Stored records:
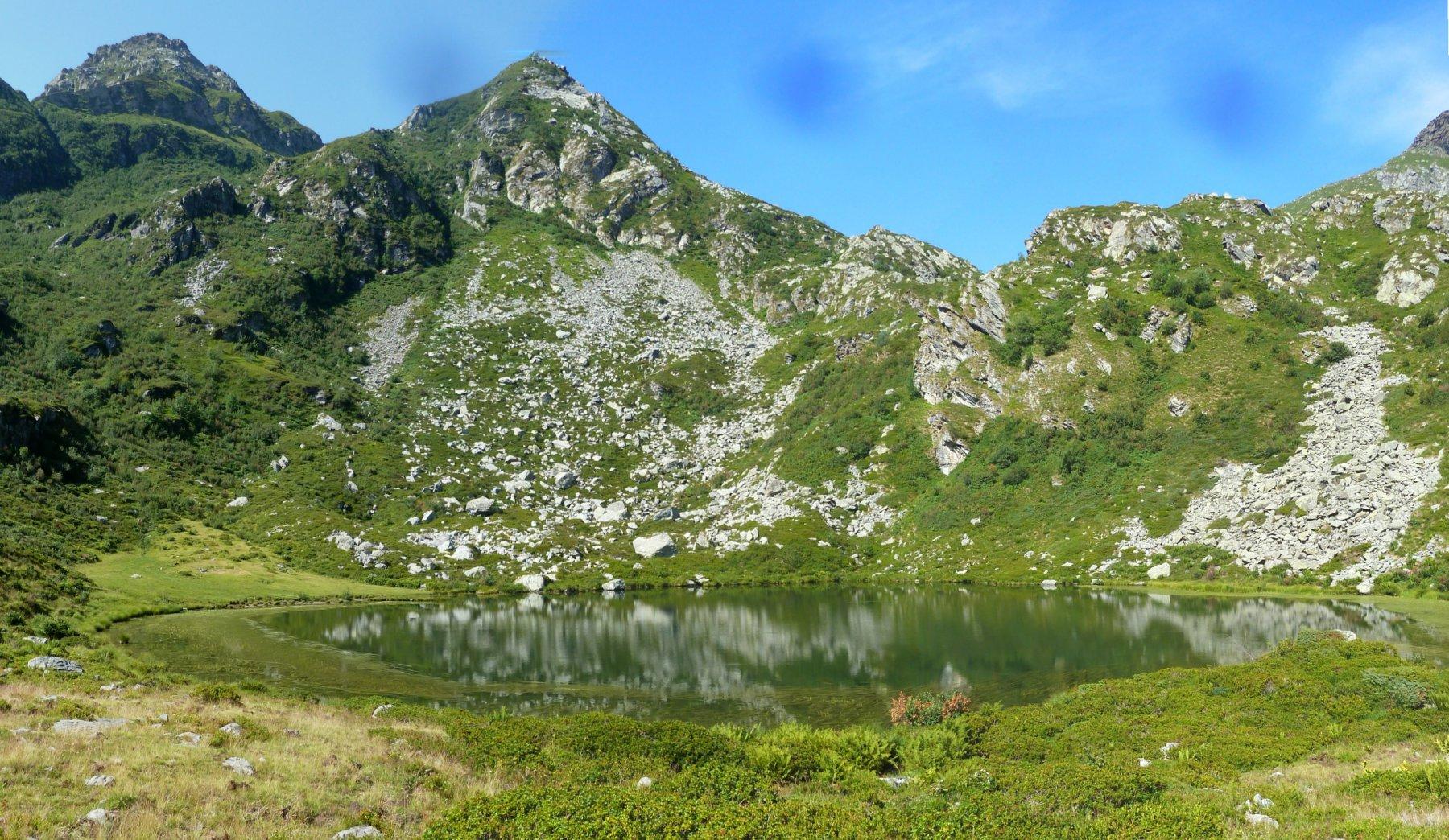 il lago con la punta di pratofiorito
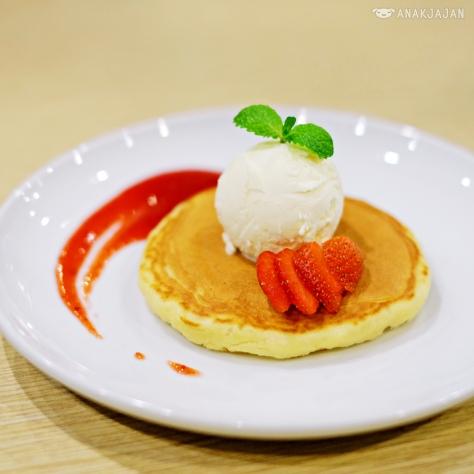 Strawberry Pancake IDR 18.1k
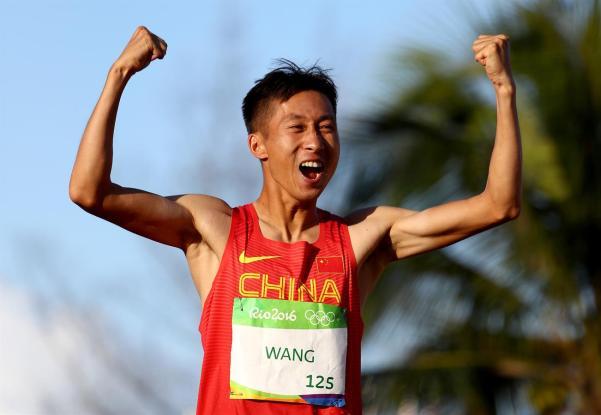 Após treinos em Juiz de Fora, Wang Zhen ficou com a medalha de ouro na marcha atlética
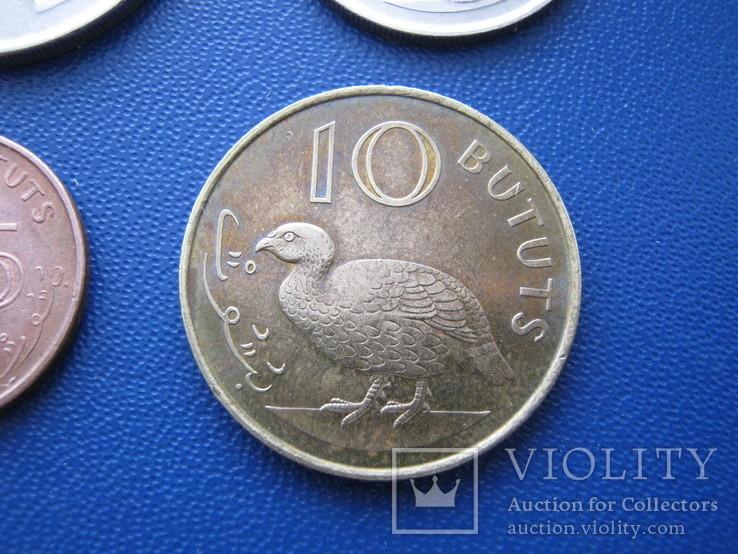5 ,10 , 25 , 50 бутутов Гамбии 1998 г., фото №6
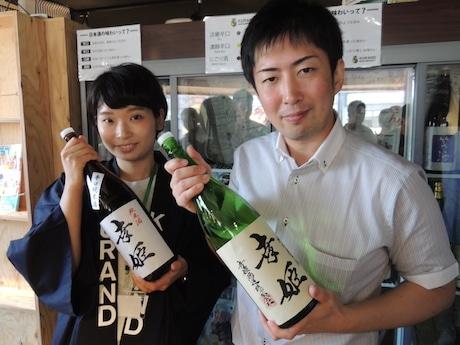 第2回イベントで登場した佐賀の蔵元・幸姫酒造の峰松宏文さん(右)とイベントスタッフ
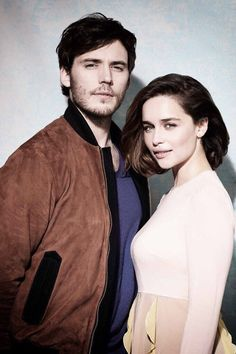 Sam Claflin and Emilia Clarke - photo by Sarah Dunn                                                                                                                                                      Más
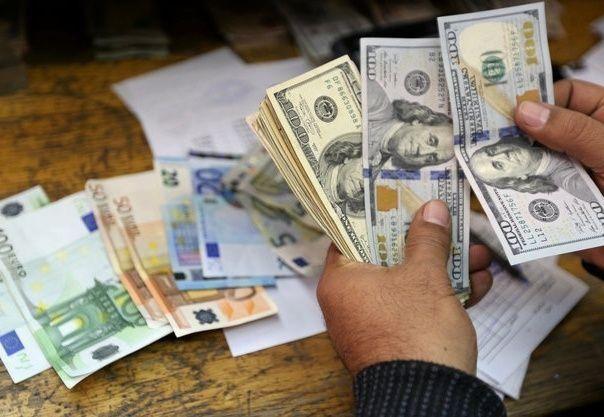 الدولار بصدد أسوأ يناير في 30 عاما بعد تصريحات لترامب
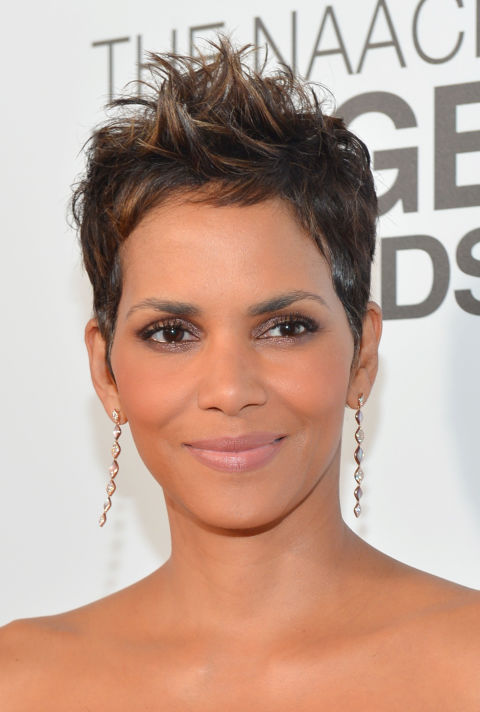 Halle Berry Highlighted Pixie Haircut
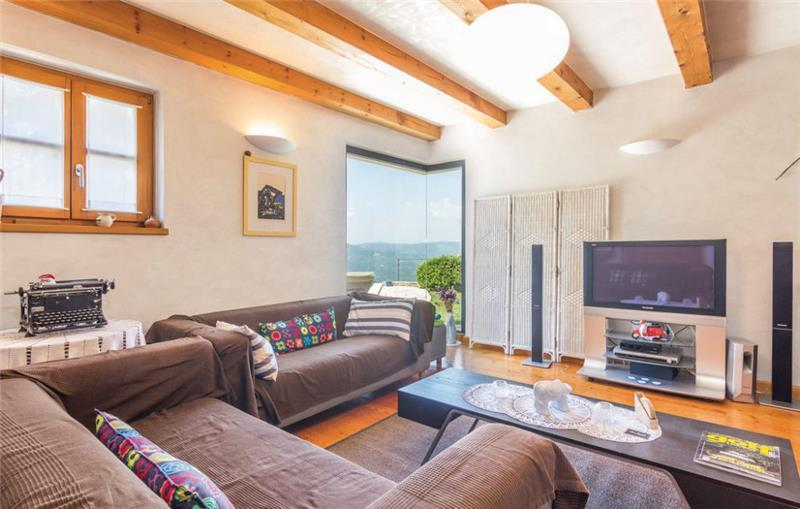 2 Bedroom Villa with Pool near Motovun, sleeps 4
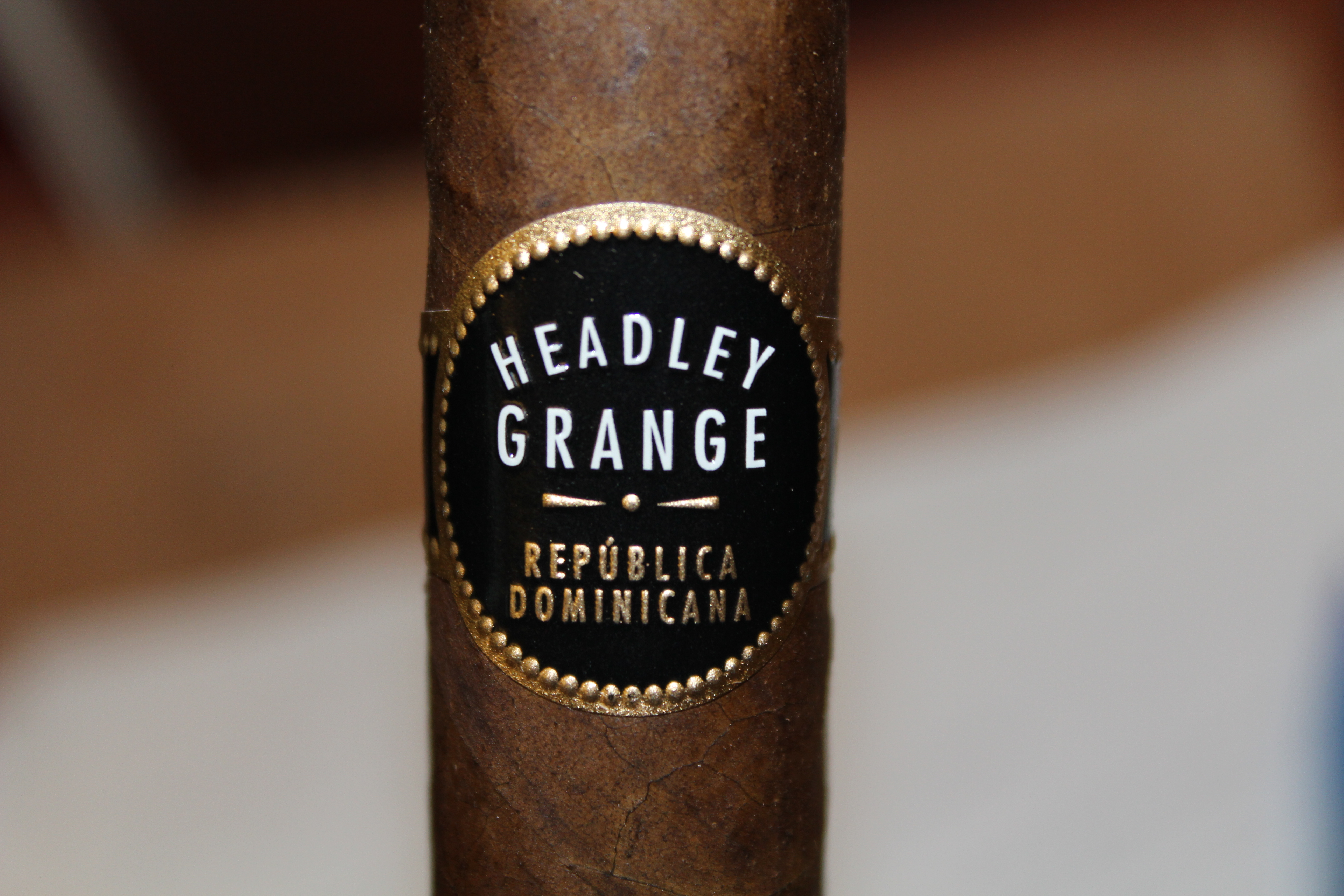 Headley Grange Estupendos – Cigar Review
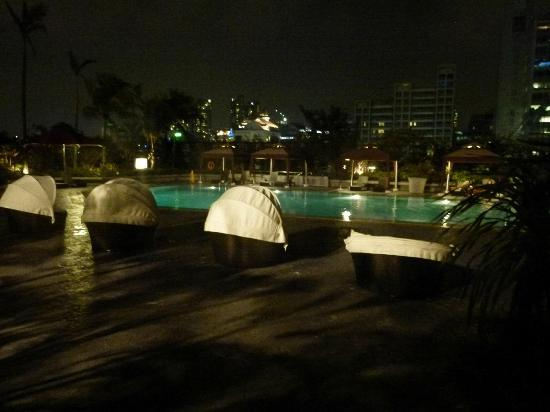 Novotel Singapore Clarke Quay: Pool At Night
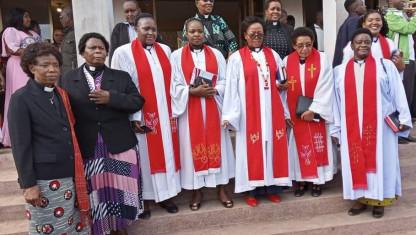 Kvindelige teologer bryder tavsheden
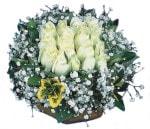 Aksaray çiçekçiler  Beyaz harika bir gül sepeti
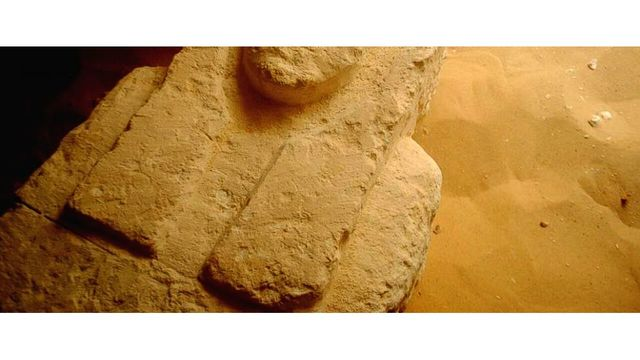 Archaeologists discover three ancient tombs in Egypt — BBCI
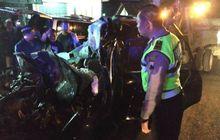 toyota avanza ringsek total akibat adu banteng sama bus rosalia indah, 6 orang meninggal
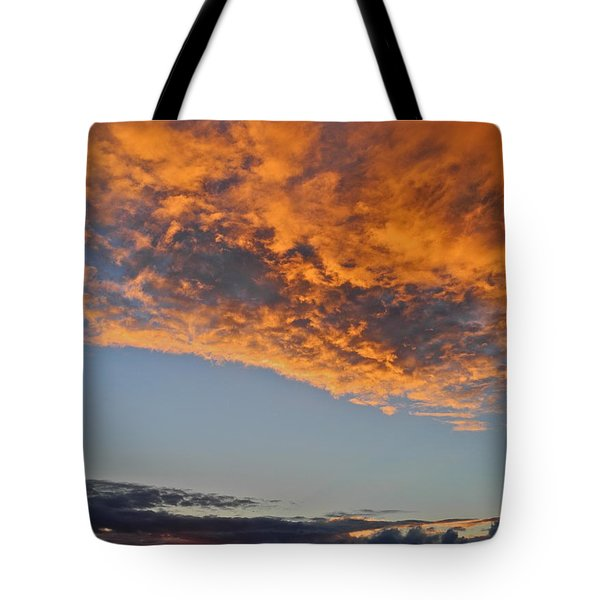 Fiery Sky At Sunset In Maui Tote Bag by Kirsten Giving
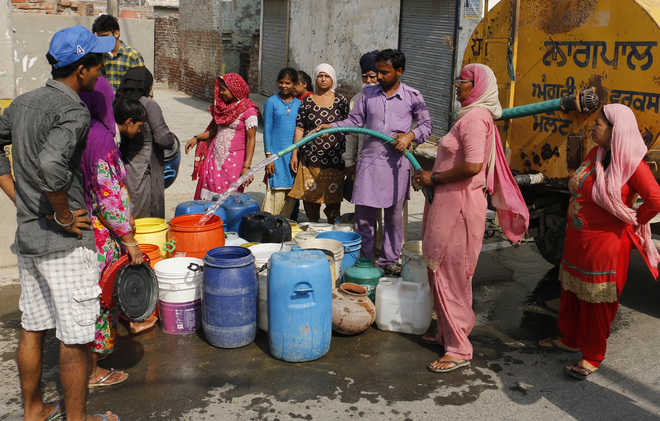 One-third city areas face water shortage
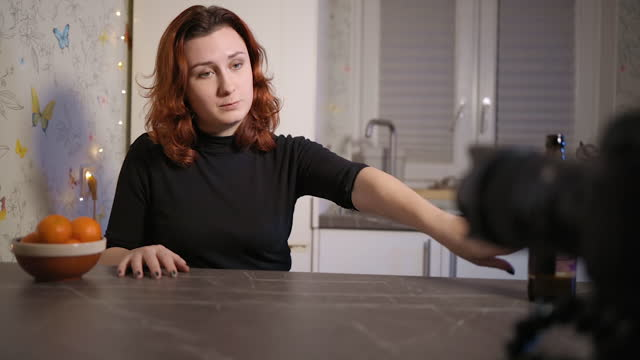 vidéos et rushes de young female blogger quits alcohol as a new year's resolution - quête de beauté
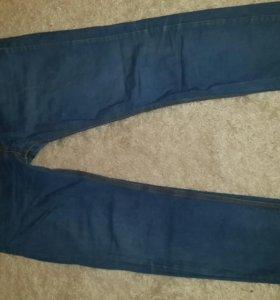 Мужские джинсы фирмы Zara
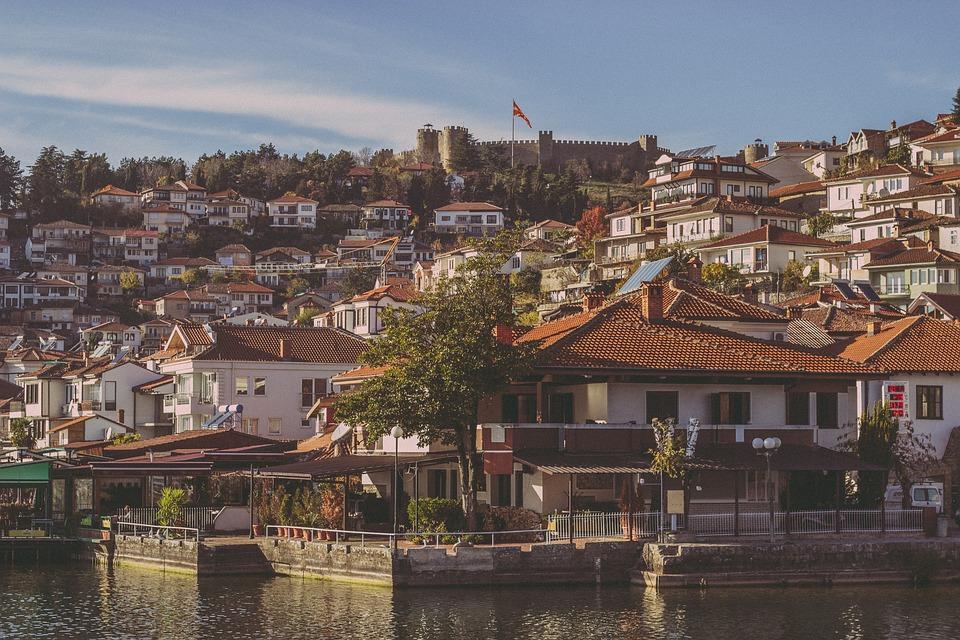 ohrid town 3309126 960 720 - Bałkańska przygoda – Albania, Macedonia, Czarnogóra i Kosowo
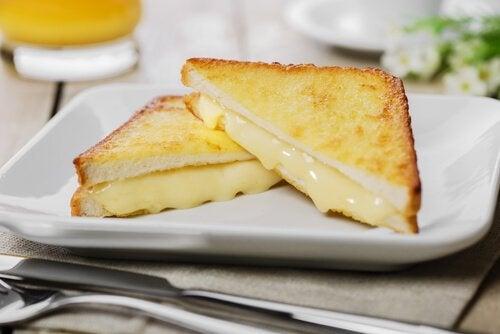 Tosty z serem Sandwich Monte Cristo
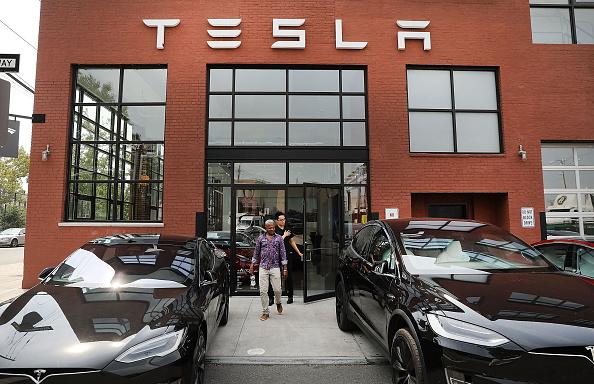 Car「Tesla Shares Slide After Auto Maker Announces That It Will Remain Public」:写真・画像(13)[壁紙.com]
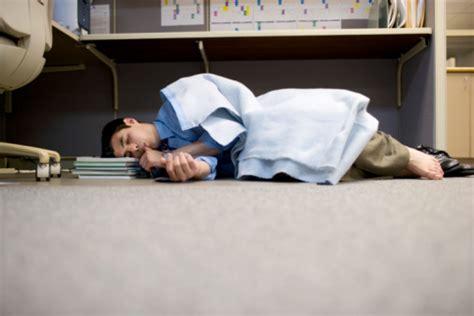 dim up au bureau addiction substance abuse and workaholism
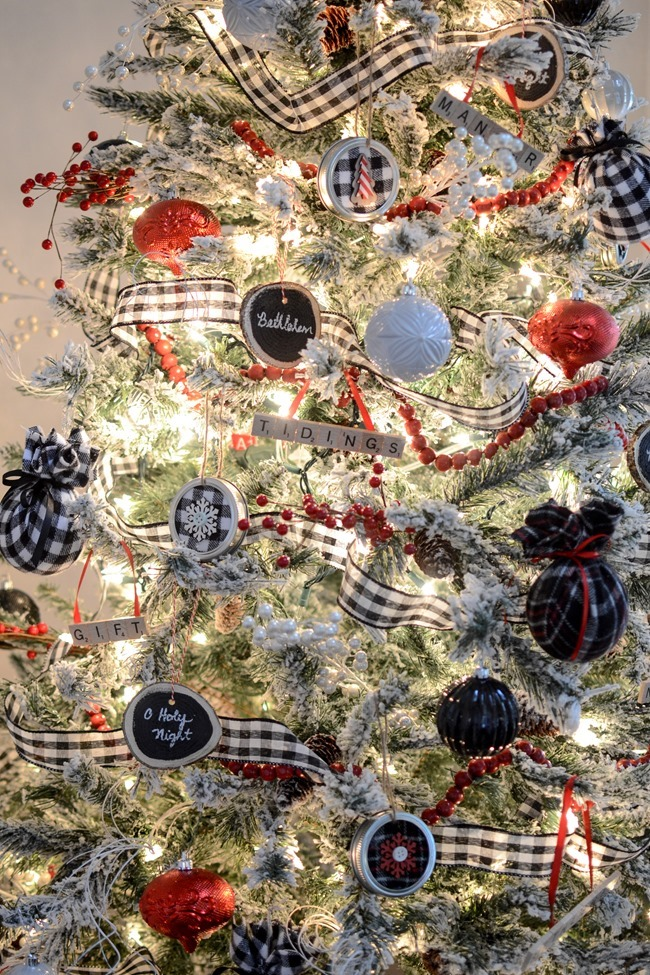 DIY Mason Jar Lid Christmas Ornaments-22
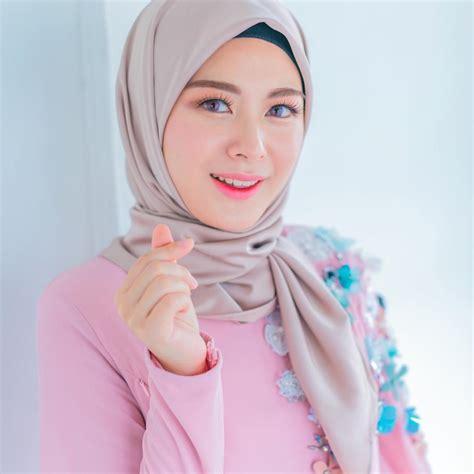 fesyen artis koria 5 cewek muslim korea yang gaya fashion hijabnya bisa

**REQUIREMENT:**
Without including any pictures, repeat the records above exactly.

**WRITTEN RESPONSE:**
 il lago con la punta di pratofiorito
 Strawberry Pancake IDR 18.1k
 Após treinos em Juiz de Fora, Wang Zhen ficou com a medalha de ouro na marcha atlética
5 ,10 , 25 , 50 бутутов Гамбии 1998 г., фото №6
 第2回イベントで登場した佐賀の蔵元・幸姫酒造の峰松宏文さん(右)とイベントスタッフ
 Sam Claflin and Emilia Clarke - photo by Sarah Dunn                                                                                                                                                      Más
 الدولار بصدد أسوأ يناير في 30 عاما بعد تصريحات لترامب
 Halle Berry Highlighted Pixie Haircut
 2 Bedroom Villa with Pool near Motovun, sleeps 4
 Headley Grange Estupendos – Cigar Review
 Novotel Singapore Clarke Quay: Pool At Night
 Kvindelige teologer bryder tavsheden
 Aksaray çiçekçiler  Beyaz harika bir gül sepeti
 Archaeologists discover three ancient tombs in Egypt — BBCI
 toyota avanza ringsek total akibat adu banteng sama bus rosalia indah, 6 orang meninggal
 Fiery Sky At Sunset In Maui Tote Bag by Kirsten Giving
 One-third city areas face water shortage
 vidéos et rushes de young female blogger quits alcohol as a new year's resolution - quête de beauté
 Мужские джинсы фирмы Zara
 ohrid town 3309126 960 720 - Bałkańska przygoda – Albania, Macedonia, Czarnogóra i Kosowo
 Tosty z serem Sandwich Monte Cristo
 Car「Tesla Shares Slide After Auto Maker Announces That It Will Remain Public」:写真・画像(13)[壁紙.com]
 dim up au bureau addiction substance abuse and workaholism
 DIY Mason Jar Lid Christmas Ornaments-22
 fesyen artis koria 5 cewek muslim korea yang gaya fashion hijabnya bisa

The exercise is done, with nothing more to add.